Apr. 29, 2008

President’s Working Group’s Asset Managers’ and Investors’ Committees Release Best Practices Reports

  • On April 15, 2008, two private sector committees established in September 2007 by the President’s Working Group on Financial Markets released separate yet complimentary sets of best practices for hedge fund asset managers and investors.
  • The Asset Managers’ Committee Report counsels hedge funds to take a comprehensive approach to strengthening practices in “all phase of their business,” emphasizing controls and enhanced procedures in five critical areas: disclosure, valuation, risk management, trading and business operations and compliance, conflicts and business practices.
  • The Investors’ Committee Report contains two parts - a Fiduciary’s Guide for fiduciaries considering an investment in hedge funds on behalf of their principals (e.g., pension funds), and an Investor’s Guide for executing and administering a hedge fund program.

Hedge Funds Consider Forthcoming Solicitation Guidance

  • The SEC’s “cash solicitation rule” requires certain disclosures and acknowledgments from “clients,” so, following Goldstein, application of rule to hedge fund advisers is ambiguous.
  • The SEC has indicated that it will issue guidance on the application of the rule to hedge fund advisers.

Michigan Couple Ordered to Pay More Than $3.1 Million for “Private Hedge Fund” Fraud

  • Couple did not dispute CFTC’s allegations of false and misleading statements, including claims of returns averaging 20 percent per month and claims that fees would only be charged after investors’ funds doubled.
  • Couple engaged in Ponzi-like scheme and spent investors’ money on personal expenses such as home renovations, a Jaguar automobile and Rolex watches.
  • Court imposed maximum penalty against husband and reduced penalty against wife.

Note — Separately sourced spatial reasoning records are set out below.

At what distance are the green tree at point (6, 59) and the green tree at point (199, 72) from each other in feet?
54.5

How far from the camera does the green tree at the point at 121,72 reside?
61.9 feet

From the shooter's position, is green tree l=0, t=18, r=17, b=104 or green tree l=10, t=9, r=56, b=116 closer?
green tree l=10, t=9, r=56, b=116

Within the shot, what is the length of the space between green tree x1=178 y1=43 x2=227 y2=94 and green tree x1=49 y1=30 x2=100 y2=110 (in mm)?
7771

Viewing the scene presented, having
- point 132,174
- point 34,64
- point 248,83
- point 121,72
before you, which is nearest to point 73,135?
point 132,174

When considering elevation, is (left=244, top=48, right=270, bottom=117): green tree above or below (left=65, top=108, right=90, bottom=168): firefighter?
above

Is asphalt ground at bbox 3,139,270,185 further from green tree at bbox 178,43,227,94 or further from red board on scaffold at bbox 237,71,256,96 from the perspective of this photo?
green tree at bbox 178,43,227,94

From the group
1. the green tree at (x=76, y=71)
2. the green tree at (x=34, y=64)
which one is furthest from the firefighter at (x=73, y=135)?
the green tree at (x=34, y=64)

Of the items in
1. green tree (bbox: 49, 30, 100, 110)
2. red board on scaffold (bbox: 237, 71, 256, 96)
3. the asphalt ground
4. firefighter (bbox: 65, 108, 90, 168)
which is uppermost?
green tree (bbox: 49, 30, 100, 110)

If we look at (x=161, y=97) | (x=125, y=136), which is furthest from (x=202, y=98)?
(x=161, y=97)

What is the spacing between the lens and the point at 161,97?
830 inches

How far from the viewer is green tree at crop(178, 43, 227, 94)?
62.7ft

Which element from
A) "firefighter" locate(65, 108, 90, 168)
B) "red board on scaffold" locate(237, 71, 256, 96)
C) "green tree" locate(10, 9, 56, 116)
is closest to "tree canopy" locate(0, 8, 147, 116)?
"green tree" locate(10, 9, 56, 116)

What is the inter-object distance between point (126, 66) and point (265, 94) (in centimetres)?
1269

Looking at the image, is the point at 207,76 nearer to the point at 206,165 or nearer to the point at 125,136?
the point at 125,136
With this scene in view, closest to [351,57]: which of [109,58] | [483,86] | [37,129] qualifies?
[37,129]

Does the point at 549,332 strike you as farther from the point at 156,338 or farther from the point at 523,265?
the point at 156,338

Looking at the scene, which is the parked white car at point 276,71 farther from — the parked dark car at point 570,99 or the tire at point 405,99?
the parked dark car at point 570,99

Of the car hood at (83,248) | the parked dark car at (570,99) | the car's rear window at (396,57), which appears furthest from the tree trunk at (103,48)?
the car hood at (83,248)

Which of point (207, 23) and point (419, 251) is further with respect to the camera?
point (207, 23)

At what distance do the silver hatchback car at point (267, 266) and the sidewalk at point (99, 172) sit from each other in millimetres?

MFA Comments on Proposed Rule Affecting Disclosures Required Under ERISA

  • Proposed rule would require employee benefit plan service providers, such as hedge fund advisers, to disclose information allowing plan fiduciaries to assess the “reasonableness” of provider fees and any potential conflicts of interest.
  • MFA asked the DOL to clarify that the proposed rule does not apply to privately-offered pooled investment vehicles that do not constitute ERISA plan assets.
  • MFA recommended that the rule’s conflict of interest disclosure provision be modified to require disclosure only of objectively material conflicts of which a service provider is aware.